Set out the items, from the first line through the line containing "How many years are shown on the x axis? 5 How", inclusive, as a Markdown table with the columns Row and Line, skipping any blank lines.

···

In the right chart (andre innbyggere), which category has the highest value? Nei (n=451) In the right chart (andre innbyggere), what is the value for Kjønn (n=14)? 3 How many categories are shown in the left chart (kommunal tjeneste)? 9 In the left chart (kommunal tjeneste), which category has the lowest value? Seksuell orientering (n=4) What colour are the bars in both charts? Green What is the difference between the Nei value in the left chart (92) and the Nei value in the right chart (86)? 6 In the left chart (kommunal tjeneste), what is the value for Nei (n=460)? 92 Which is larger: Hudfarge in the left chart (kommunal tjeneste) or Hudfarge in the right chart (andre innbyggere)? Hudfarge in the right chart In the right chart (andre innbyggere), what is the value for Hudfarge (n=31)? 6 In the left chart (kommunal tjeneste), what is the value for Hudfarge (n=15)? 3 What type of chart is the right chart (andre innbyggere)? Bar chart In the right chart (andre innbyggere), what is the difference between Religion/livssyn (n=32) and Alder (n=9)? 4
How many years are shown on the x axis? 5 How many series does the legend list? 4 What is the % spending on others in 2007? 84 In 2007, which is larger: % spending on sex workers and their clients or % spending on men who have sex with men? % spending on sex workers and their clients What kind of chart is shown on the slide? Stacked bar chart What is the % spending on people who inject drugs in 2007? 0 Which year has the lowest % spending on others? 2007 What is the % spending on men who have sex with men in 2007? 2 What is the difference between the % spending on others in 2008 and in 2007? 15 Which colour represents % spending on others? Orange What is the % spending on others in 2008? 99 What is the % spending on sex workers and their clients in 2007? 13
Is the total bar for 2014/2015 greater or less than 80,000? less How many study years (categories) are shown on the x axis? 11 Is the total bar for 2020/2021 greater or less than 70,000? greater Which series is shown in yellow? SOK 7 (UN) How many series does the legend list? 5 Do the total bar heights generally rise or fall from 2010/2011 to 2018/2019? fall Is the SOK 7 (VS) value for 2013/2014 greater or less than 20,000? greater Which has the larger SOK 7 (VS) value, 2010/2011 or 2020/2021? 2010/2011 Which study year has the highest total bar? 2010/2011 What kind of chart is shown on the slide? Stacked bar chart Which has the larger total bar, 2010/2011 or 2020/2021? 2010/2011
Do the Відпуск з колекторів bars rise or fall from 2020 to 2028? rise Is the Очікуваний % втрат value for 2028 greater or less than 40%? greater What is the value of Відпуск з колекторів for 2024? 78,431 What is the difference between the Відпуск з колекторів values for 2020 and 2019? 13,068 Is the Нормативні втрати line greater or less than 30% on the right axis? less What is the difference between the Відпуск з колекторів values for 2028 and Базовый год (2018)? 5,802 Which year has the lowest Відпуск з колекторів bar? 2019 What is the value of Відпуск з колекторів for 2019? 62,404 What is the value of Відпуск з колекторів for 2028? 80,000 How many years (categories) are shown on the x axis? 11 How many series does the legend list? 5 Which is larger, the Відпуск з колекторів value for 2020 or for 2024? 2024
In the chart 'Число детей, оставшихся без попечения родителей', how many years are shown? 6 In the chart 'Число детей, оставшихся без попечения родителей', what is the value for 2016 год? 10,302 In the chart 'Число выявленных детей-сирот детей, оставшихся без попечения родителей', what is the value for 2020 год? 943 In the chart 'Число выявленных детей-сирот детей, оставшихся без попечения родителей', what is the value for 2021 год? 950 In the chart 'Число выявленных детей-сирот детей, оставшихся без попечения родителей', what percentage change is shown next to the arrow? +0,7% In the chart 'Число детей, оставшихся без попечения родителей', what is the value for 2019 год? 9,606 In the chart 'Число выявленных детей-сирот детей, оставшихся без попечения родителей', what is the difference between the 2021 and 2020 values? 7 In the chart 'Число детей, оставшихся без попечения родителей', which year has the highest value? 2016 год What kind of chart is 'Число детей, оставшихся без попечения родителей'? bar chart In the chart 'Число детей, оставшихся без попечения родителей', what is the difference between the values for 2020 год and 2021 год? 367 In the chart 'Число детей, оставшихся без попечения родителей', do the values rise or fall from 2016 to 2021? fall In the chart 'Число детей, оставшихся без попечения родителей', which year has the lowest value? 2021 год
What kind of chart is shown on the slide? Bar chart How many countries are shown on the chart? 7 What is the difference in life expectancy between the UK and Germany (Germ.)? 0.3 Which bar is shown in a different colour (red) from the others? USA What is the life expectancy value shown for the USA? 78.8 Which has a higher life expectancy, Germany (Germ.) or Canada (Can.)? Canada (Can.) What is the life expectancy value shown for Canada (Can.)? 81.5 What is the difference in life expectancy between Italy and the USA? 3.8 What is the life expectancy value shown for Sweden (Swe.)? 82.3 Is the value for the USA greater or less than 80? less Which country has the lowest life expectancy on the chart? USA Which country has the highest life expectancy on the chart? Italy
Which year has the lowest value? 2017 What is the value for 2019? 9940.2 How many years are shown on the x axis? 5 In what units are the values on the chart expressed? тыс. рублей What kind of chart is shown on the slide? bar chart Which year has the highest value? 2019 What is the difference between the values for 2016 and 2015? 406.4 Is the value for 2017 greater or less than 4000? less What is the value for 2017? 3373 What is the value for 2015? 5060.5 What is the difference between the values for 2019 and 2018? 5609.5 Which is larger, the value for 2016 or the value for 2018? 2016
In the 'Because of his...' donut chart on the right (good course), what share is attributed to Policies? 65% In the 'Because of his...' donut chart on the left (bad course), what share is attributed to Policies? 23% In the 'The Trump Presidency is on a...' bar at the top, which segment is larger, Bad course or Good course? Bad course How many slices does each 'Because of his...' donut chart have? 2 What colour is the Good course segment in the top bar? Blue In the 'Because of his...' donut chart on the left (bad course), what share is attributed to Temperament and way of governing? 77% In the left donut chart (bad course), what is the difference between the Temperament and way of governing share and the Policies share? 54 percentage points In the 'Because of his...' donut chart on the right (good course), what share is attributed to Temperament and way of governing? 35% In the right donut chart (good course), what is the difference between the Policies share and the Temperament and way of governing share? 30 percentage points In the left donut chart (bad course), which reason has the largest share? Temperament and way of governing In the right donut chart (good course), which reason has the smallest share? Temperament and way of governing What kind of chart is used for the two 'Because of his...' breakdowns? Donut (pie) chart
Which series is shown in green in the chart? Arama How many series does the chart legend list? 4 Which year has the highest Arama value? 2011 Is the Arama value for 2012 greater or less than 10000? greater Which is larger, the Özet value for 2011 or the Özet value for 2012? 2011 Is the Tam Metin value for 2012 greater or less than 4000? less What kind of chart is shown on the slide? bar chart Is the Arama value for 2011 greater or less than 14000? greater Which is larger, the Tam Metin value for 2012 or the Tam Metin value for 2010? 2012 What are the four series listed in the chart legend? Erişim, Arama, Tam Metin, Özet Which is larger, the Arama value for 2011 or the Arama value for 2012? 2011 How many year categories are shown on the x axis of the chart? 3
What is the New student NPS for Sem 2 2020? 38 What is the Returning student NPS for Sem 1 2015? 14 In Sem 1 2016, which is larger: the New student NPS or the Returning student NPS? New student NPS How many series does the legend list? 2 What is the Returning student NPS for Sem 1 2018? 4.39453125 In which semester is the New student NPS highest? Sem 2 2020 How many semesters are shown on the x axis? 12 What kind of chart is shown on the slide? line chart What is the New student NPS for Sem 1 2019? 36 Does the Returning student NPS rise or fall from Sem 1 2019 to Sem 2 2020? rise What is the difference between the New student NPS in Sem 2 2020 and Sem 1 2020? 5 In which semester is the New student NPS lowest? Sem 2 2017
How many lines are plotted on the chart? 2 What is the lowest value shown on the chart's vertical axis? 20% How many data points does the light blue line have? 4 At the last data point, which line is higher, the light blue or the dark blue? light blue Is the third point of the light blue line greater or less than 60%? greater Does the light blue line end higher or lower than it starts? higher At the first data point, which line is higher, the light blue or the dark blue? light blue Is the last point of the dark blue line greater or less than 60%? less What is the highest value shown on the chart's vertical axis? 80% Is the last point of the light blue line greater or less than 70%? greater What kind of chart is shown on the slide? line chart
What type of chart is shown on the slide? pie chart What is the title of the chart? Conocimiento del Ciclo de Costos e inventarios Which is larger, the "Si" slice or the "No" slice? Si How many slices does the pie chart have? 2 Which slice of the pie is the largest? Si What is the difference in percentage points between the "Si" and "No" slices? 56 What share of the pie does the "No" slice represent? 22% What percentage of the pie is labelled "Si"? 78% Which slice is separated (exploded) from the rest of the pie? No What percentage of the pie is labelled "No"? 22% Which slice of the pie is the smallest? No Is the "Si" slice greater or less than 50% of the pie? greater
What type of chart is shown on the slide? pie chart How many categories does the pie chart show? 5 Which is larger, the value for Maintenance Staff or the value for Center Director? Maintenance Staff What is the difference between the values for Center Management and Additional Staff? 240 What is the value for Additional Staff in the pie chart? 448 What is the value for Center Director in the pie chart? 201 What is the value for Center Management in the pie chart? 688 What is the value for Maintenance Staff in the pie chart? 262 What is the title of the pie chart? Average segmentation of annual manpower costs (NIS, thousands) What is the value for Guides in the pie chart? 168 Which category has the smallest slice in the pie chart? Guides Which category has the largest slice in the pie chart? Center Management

···

◆ Your response:
| Row | Line |
|---|---|
| 1 | In the right chart (andre innbyggere), which category has the highest value? Nei (n=451) In the right chart (andre innbyggere), what is the value for Kjønn (n=14)? 3 How many categories are shown in the left chart (kommunal tjeneste)? 9 In the left chart (kommunal tjeneste), which category has the lowest value? Seksuell orientering (n=4) What colour are the bars in both charts? Green What is the difference between the Nei value in the left chart (92) and the Nei value in the right chart (86)? 6 In the left chart (kommunal tjeneste), what is the value for Nei (n=460)? 92 Which is larger: Hudfarge in the left chart (kommunal tjeneste) or Hudfarge in the right chart (andre innbyggere)? Hudfarge in the right chart In the right chart (andre innbyggere), what is the value for Hudfarge (n=31)? 6 In the left chart (kommunal tjeneste), what is the value for Hudfarge (n=15)? 3 What type of chart is the right chart (andre innbyggere)? Bar chart In the right chart (andre innbyggere), what is the difference between Religion/livssyn (n=32) and Alder (n=9)? 4 |
| 2 | How many years are shown on the x axis? 5 How many series does the legend list? 4 What is the % spending on others in 2007? 84 In 2007, which is larger: % spending on sex workers and their clients or % spending on men who have sex with men? % spending on sex workers and their clients What kind of chart is shown on the slide? Stacked bar chart What is the % spending on people who inject drugs in 2007? 0 Which year has the lowest % spending on others? 2007 What is the % spending on men who have sex with men in 2007? 2 What is the difference between the % spending on others in 2008 and in 2007? 15 Which colour represents % spending on others? Orange What is the % spending on others in 2008? 99 What is the % spending on sex workers and their clients in 2007? 13 |